Most of them have recovered, but the unidentified British man has been on respiratory assistance for more than 30 days and his condition has deteriorated considerably. Patient 91 has only 10% of his lung capacity, and the case has been widely publicized in the country. The government has already spent $ 200,000 to keep the patient alive. Doctors tried to treat the patient’s blood clots with drugs imported from overseas, but the patient’s condition did not improve.

The health ministry held a meeting with experts from the best hospitals on Tuesday and decided that the only way to save a man’s life was to have a lung transplant. Two days later, state media reported that 10 people, including a 70-year-old military veteran, volunteered to donate lungs.

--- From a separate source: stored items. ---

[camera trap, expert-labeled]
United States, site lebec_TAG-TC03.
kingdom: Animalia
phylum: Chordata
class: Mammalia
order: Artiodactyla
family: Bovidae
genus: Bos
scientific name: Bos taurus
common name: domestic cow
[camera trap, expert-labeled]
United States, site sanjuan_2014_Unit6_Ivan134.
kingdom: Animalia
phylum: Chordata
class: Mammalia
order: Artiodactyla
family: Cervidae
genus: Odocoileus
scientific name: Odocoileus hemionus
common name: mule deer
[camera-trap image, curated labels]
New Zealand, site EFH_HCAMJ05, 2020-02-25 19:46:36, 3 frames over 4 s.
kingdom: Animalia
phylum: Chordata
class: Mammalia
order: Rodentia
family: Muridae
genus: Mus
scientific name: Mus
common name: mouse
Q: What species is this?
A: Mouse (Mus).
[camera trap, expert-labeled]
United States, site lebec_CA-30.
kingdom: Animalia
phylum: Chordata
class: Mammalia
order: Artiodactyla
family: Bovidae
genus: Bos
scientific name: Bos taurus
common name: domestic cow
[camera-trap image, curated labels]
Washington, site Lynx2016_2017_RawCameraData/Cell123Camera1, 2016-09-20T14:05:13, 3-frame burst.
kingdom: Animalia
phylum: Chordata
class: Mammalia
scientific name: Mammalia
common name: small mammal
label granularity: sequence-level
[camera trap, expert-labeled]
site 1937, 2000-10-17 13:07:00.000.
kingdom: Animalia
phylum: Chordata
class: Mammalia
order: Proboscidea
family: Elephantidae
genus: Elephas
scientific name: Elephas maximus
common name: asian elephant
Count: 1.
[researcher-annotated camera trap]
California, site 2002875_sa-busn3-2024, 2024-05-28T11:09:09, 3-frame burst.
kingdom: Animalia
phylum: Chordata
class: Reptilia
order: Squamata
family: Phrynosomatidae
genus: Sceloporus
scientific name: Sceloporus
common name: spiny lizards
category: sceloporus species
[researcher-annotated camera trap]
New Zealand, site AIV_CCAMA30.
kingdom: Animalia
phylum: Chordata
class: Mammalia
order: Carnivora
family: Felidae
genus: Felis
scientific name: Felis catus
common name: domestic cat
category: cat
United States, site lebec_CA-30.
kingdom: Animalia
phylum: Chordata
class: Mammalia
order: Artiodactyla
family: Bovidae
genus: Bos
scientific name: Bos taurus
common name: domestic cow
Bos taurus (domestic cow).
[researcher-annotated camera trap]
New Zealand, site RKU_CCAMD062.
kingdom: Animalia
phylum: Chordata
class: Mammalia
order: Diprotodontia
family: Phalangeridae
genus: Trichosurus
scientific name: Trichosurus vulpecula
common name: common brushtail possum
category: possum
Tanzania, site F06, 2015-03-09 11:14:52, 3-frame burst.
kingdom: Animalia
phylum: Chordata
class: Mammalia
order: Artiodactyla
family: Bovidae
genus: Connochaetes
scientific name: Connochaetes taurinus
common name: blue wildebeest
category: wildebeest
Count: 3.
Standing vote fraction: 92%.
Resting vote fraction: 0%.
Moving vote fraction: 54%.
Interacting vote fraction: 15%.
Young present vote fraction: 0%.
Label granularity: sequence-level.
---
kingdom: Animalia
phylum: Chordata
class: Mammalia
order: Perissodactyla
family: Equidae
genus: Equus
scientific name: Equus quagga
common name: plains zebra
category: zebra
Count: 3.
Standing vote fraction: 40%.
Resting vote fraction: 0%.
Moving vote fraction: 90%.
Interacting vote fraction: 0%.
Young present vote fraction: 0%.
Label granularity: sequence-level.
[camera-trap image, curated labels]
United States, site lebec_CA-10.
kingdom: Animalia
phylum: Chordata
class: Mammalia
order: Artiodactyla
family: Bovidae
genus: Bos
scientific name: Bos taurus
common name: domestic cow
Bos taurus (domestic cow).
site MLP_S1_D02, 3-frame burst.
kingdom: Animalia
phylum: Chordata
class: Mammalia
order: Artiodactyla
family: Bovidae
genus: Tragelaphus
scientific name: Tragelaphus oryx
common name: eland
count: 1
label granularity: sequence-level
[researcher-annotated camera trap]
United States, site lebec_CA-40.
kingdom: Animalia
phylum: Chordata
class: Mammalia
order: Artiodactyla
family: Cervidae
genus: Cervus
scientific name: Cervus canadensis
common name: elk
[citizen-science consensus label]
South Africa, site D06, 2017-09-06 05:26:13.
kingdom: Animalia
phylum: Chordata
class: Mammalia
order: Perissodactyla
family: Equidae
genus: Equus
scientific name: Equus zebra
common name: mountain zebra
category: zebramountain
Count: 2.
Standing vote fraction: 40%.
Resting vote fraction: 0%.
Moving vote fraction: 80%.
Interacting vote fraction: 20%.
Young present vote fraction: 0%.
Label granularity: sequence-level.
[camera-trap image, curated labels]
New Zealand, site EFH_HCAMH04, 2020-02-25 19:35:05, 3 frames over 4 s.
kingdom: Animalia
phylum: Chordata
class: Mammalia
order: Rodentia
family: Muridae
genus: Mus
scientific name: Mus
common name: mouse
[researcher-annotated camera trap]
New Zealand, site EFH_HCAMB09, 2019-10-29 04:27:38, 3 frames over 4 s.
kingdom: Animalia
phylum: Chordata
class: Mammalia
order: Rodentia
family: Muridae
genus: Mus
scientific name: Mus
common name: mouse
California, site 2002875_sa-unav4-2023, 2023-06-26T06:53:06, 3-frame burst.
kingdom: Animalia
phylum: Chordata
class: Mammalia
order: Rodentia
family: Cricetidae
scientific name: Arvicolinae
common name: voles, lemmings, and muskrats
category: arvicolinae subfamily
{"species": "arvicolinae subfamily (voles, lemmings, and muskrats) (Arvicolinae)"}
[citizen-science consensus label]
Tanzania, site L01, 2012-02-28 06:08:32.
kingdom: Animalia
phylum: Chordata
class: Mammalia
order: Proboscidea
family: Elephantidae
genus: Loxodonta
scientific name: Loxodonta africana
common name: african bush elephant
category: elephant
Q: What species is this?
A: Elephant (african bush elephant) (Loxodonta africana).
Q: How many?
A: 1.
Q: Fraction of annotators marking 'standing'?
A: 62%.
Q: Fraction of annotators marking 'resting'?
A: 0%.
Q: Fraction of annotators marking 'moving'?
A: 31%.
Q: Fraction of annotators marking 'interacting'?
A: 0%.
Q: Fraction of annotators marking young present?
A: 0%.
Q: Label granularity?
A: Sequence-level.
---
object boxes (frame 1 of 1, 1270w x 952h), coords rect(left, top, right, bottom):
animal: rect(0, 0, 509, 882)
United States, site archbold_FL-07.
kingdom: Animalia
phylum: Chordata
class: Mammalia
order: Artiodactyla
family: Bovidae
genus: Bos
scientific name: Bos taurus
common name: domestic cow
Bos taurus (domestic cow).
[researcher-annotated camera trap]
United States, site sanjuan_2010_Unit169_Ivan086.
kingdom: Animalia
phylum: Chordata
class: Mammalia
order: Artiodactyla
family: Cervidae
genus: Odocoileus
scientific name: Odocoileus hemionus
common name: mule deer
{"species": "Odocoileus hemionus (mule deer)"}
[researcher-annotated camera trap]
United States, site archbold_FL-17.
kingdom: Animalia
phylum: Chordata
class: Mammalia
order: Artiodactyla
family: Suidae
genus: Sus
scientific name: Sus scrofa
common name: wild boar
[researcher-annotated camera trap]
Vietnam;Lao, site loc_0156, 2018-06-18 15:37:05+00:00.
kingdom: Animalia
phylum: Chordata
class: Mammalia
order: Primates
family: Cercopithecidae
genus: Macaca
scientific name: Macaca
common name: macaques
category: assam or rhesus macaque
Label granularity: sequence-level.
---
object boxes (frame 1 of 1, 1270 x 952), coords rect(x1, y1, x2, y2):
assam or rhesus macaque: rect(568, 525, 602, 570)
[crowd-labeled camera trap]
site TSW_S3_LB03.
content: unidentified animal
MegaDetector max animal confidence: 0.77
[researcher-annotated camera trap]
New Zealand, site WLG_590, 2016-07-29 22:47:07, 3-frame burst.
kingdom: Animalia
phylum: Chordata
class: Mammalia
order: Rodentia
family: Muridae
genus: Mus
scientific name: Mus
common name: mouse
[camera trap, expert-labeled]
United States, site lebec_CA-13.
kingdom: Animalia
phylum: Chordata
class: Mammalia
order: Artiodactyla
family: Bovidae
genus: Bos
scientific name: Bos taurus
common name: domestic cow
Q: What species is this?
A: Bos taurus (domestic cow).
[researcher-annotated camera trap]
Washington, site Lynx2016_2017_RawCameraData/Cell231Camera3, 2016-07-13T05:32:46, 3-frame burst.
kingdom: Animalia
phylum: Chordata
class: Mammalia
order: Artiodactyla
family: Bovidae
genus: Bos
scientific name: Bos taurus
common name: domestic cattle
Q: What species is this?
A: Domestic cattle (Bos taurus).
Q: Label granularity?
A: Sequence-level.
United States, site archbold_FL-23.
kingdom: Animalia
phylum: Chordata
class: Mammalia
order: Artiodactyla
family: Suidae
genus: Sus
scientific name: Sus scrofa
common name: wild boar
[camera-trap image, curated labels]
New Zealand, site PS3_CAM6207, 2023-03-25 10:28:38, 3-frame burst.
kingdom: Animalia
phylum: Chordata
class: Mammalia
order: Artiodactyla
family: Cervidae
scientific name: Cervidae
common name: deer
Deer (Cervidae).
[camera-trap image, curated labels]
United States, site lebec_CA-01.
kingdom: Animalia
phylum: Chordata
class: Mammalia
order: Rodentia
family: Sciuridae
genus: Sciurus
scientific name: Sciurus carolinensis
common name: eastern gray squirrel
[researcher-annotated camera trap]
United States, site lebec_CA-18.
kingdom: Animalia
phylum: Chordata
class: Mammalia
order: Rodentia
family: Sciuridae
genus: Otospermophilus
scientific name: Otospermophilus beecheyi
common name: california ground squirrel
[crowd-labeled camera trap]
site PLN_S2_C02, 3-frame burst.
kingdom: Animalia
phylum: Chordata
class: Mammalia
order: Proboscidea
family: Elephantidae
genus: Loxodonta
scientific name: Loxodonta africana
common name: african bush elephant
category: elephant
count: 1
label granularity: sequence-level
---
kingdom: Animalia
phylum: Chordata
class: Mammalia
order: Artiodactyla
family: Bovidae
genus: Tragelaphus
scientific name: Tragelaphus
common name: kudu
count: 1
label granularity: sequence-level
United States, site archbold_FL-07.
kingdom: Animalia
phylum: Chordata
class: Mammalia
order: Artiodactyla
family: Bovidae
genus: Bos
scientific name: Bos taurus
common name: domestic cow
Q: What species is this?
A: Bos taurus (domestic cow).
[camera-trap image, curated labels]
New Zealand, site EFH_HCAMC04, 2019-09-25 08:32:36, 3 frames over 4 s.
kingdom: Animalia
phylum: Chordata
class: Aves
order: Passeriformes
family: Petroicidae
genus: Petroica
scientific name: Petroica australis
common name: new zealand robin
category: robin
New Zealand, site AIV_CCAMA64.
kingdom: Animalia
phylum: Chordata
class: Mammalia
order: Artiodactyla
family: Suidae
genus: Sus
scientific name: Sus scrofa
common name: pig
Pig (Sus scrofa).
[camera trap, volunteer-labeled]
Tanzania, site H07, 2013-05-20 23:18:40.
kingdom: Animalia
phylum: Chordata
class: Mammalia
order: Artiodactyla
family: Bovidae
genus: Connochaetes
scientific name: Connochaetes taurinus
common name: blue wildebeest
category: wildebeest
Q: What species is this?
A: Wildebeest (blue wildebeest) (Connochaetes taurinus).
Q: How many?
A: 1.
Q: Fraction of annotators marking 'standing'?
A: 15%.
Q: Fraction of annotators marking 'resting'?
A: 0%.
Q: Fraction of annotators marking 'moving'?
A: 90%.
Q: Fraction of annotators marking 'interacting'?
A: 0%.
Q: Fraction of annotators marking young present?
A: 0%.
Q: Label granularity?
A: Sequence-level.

Vietnamese regulators do not allow doctors to transplant lungs donated “by most living people,” a representative from the Vietnamese National Coordinating Center for Organ Transplantation said in a local newspaper. The irony is that someone else would have to die for this patient to be saved, and even then there should be a match between the donor and the Briton.

Reuters notes that the government has received wide support for the way it has managed the coronavirus epidemic. Vietnam used aggressive testing and centralized mass quarantine to contain the epidemic. It may be propaganda that plays well locally and abroad, but Vietnam’s quest to save a single man at all costs should not go unnoticed in a world where the normal news includes daily reports detailing thousands of new deaths from COVID-19.

People walking on the street, wearing masks. Image source: Julio Cortez / AP / Shutterstock

Chris Smith started writing about gadgets as a hobby, and before he knew it, he shared his perspective on technology with readers around the world. Whenever he doesn’t write on gadgets, he fails miserably to stay away from them, although he tries desperately. But it’s not necessarily a bad thing.